#### Spatial reasoning question data
+ + + + +
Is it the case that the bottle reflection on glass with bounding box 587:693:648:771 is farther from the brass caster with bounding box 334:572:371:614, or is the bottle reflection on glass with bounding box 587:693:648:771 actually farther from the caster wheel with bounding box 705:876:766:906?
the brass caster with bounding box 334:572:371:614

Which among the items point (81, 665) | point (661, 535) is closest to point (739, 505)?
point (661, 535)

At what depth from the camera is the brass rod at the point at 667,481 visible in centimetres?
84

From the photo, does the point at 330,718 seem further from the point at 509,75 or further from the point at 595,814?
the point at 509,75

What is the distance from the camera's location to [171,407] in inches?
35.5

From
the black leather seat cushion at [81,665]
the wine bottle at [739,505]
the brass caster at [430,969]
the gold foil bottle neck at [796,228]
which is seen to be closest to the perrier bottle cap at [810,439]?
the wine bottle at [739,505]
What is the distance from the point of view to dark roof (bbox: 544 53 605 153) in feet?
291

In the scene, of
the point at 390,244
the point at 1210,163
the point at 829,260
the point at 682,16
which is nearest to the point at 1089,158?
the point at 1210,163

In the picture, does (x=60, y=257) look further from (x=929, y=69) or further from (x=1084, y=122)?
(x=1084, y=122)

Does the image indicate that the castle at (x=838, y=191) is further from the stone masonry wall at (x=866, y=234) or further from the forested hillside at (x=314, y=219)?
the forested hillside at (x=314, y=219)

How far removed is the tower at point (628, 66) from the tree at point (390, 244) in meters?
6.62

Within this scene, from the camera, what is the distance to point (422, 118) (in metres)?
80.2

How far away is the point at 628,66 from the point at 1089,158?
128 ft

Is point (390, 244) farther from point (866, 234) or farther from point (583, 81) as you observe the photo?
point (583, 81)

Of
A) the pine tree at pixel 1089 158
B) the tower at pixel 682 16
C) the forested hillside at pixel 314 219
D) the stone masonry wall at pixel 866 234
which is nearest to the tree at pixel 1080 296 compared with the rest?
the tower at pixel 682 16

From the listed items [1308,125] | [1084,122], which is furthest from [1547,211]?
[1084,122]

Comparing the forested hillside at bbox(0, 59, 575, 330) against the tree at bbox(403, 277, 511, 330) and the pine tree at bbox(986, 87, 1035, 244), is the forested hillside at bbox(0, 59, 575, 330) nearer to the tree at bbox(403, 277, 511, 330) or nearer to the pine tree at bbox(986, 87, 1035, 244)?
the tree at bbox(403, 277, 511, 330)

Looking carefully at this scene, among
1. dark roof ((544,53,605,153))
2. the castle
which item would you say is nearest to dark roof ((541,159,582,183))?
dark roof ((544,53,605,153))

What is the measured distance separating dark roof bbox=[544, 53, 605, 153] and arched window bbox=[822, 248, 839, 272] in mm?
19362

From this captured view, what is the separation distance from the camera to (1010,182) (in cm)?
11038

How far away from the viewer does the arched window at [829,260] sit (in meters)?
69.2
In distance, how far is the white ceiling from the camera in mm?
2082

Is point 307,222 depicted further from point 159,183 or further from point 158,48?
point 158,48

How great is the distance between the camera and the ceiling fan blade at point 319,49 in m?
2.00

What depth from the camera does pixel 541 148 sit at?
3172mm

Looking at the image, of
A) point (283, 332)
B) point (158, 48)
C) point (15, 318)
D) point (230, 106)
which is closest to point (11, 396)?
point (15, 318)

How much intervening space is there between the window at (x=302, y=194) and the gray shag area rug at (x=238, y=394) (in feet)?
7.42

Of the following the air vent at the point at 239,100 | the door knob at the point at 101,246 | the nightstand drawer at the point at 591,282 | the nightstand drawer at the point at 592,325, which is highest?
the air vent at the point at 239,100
+ + + + +
#### OBJECTIVE
Everything from the line with "From the listed" through the last line of the material above should be echoed exactly, and nothing else.

#### CORRECT OUTPUT
From the listed items [1308,125] | [1084,122], which is furthest from [1547,211]?
[1084,122]

Comparing the forested hillside at bbox(0, 59, 575, 330) against the tree at bbox(403, 277, 511, 330) and the pine tree at bbox(986, 87, 1035, 244), is the forested hillside at bbox(0, 59, 575, 330) nearer to the tree at bbox(403, 277, 511, 330) or nearer to the pine tree at bbox(986, 87, 1035, 244)?
the tree at bbox(403, 277, 511, 330)

Looking carefully at this scene, among
1. dark roof ((544,53,605,153))
2. the castle
which item would you say is nearest to dark roof ((541,159,582,183))?
dark roof ((544,53,605,153))

What is the measured distance separating dark roof bbox=[544, 53, 605, 153] and arched window bbox=[822, 248, 839, 272] in mm?
19362

From this captured view, what is the separation distance from the camera to (1010,182) (in cm)?
11038

How far away from the viewer does the arched window at [829,260] sit (in meters)?
69.2
In distance, how far is the white ceiling from the camera in mm?
2082

Is point 307,222 depicted further from point 159,183 or further from point 158,48?
point 158,48

How great is the distance between the camera and the ceiling fan blade at point 319,49 in m?
2.00

What depth from the camera does pixel 541 148 sit at?
3172mm

Looking at the image, of
A) point (283, 332)
B) point (158, 48)
C) point (15, 318)
D) point (230, 106)
which is closest to point (11, 396)?
point (15, 318)

How much intervening space is there between the window at (x=302, y=194) and the gray shag area rug at (x=238, y=394) (in feet)?
7.42

Of the following the air vent at the point at 239,100 | the door knob at the point at 101,246 | the nightstand drawer at the point at 591,282 | the nightstand drawer at the point at 592,325, which is highest?
the air vent at the point at 239,100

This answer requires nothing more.